Pam, our wonderful new MHL contributor and fellow mobile homeowner, shares her beautiful budget-friendly mobile home kitchen makeover. You can see her kitchen backsplash tile board makeover here and her kitchen ceiling fan makeover here

When we moved into our 1975 Single Wide Marshfield Mobile Home, the previous owners had already made some upgrades in the kitchen. The appliances were all pretty new (Yay!), but there were problems with other work they’d done.

Budget-Friendly Mobile Home Kitchen Makeover

Replacing the Sink and Faucet

The kitchen faucet was horrible (plastic), it wobbled and it leaked. The sink was a low quality, dented Stainless Steel model. It was also not leveled properly. It turns out, the the hole in the Formica top hadn’t been properly cut to size.

Moen faucet placed in mobile home - Budget-Friendly Mobile Home Kitchen Makeover

My husband, a retired plumber, has always been a “Moen Man” when it comes to faucets. We found a reasonably priced Moen faucet at Home Depot.

Tasks to carry out:
[1] Write out the passage of the kitchen makeover post from "Replacing the Sink" to "at Home Depot.".
[2] Answer these questions about the kitchen makeover post:
(a) What year is the single wide Marshfield mobile home from?
(b) What was the old kitchen faucet made of?
(c) Where did the couple find a reasonably priced Moen faucet?

Recorded information:
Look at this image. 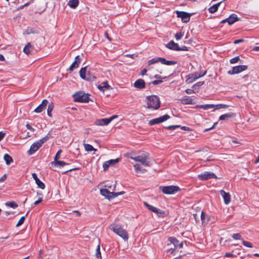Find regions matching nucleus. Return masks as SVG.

Outputs:
[1]
Replacing the Sink and Faucet

The kitchen faucet was horrible (plastic), it wobbled and it leaked. The sink was a low quality, dented Stainless Steel model. It was also not leveled properly. It turns out, the the hole in the Formica top hadn’t been properly cut to size.

Moen faucet placed in mobile home - Budget-Friendly Mobile Home Kitchen Makeover

My husband, a retired plumber, has always been a “Moen Man” when it comes to faucets. We found a reasonably priced Moen faucet at Home Depot.

[2]
(a) 1975
(b) Plastic
(c) Home Depot